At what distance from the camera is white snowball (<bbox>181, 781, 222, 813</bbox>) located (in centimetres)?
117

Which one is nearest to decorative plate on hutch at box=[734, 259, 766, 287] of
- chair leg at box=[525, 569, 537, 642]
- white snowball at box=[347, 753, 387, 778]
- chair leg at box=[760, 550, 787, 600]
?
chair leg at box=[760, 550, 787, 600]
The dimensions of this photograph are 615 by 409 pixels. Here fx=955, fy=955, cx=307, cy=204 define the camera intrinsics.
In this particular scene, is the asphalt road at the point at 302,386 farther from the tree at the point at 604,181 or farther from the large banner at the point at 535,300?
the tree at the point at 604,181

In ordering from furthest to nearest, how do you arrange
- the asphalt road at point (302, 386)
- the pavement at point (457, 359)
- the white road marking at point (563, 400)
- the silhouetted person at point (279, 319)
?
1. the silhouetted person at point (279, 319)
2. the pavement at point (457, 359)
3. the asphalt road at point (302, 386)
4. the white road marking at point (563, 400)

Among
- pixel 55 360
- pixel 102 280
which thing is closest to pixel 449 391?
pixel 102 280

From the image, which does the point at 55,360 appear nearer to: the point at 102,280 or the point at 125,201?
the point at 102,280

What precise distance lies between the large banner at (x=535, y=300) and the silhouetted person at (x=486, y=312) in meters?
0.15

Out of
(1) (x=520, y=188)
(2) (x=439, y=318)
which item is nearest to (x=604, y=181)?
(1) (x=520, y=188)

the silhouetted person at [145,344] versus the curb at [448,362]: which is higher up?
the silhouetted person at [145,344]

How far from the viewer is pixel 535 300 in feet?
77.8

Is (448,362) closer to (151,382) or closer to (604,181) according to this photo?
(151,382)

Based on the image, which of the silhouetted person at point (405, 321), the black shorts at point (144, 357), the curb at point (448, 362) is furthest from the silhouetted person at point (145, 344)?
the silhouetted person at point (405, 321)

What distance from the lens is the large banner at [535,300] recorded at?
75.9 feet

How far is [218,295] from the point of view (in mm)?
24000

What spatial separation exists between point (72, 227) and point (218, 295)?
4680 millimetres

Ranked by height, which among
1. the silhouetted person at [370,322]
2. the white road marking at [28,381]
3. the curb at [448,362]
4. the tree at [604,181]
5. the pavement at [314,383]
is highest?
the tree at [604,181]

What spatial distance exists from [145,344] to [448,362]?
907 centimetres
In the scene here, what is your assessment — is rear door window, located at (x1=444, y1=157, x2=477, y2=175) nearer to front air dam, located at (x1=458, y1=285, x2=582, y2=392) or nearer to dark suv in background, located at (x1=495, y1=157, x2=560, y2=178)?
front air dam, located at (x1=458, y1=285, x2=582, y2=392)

* * * *

## [Required work]
Write out every item above again, swapping "white snowball" for "round snowball" wherever it occurs and leaving all other text unchanged.

## [Finished exercise]
At what distance from the camera is round snowball (<bbox>181, 781, 222, 813</bbox>) located (in centimetres)?
117

Which one is nearest to decorative plate on hutch at box=[734, 259, 766, 287] of
- chair leg at box=[525, 569, 537, 642]
- round snowball at box=[347, 753, 387, 778]
- chair leg at box=[760, 550, 787, 600]
?
chair leg at box=[760, 550, 787, 600]
The dimensions of this photograph are 615 by 409 pixels. Here fx=955, fy=955, cx=307, cy=204 define the camera intrinsics.
In this particular scene, is the asphalt road at the point at 302,386 farther from the tree at the point at 604,181 or farther from the large banner at the point at 535,300?
the tree at the point at 604,181

In ordering from furthest to nearest, how do you arrange
- the asphalt road at point (302, 386)
- the pavement at point (457, 359)
- the white road marking at point (563, 400)
- the silhouetted person at point (279, 319)
?
1. the silhouetted person at point (279, 319)
2. the pavement at point (457, 359)
3. the asphalt road at point (302, 386)
4. the white road marking at point (563, 400)

Among
- pixel 55 360
- pixel 102 280
which thing is closest to pixel 449 391?
pixel 102 280

From the image, which does the point at 55,360 appear nearer to: the point at 102,280 or the point at 125,201?
the point at 102,280

What precise distance lies between the large banner at (x=535, y=300) and the silhouetted person at (x=486, y=312) in meters?
0.15

Out of
(1) (x=520, y=188)
(2) (x=439, y=318)
which item is nearest to (x=604, y=181)?
(1) (x=520, y=188)

the silhouetted person at [145,344] versus the curb at [448,362]: which is higher up?
the silhouetted person at [145,344]

How far from the viewer is pixel 535 300 in feet?
77.8

Is (448,362) closer to (151,382) or closer to (604,181) according to this photo?
(151,382)

Based on the image, which of the silhouetted person at point (405, 321), the black shorts at point (144, 357), the curb at point (448, 362) is furthest from the silhouetted person at point (145, 344)?
the silhouetted person at point (405, 321)

What distance from the lens is the large banner at [535,300] recorded at?
75.9 feet

How far is [218,295] from the point of view (in mm)?
24000

What spatial separation exists between point (72, 227) and point (218, 295)?
4680 millimetres

Ranked by height, which among
1. the silhouetted person at [370,322]
2. the white road marking at [28,381]
3. the curb at [448,362]
4. the tree at [604,181]
5. the pavement at [314,383]
is highest?
the tree at [604,181]

What spatial distance exists from [145,344] to [448,362]?
907 centimetres
In the scene here, what is your assessment — is rear door window, located at (x1=444, y1=157, x2=477, y2=175) nearer to front air dam, located at (x1=458, y1=285, x2=582, y2=392) or nearer to dark suv in background, located at (x1=495, y1=157, x2=560, y2=178)?
front air dam, located at (x1=458, y1=285, x2=582, y2=392)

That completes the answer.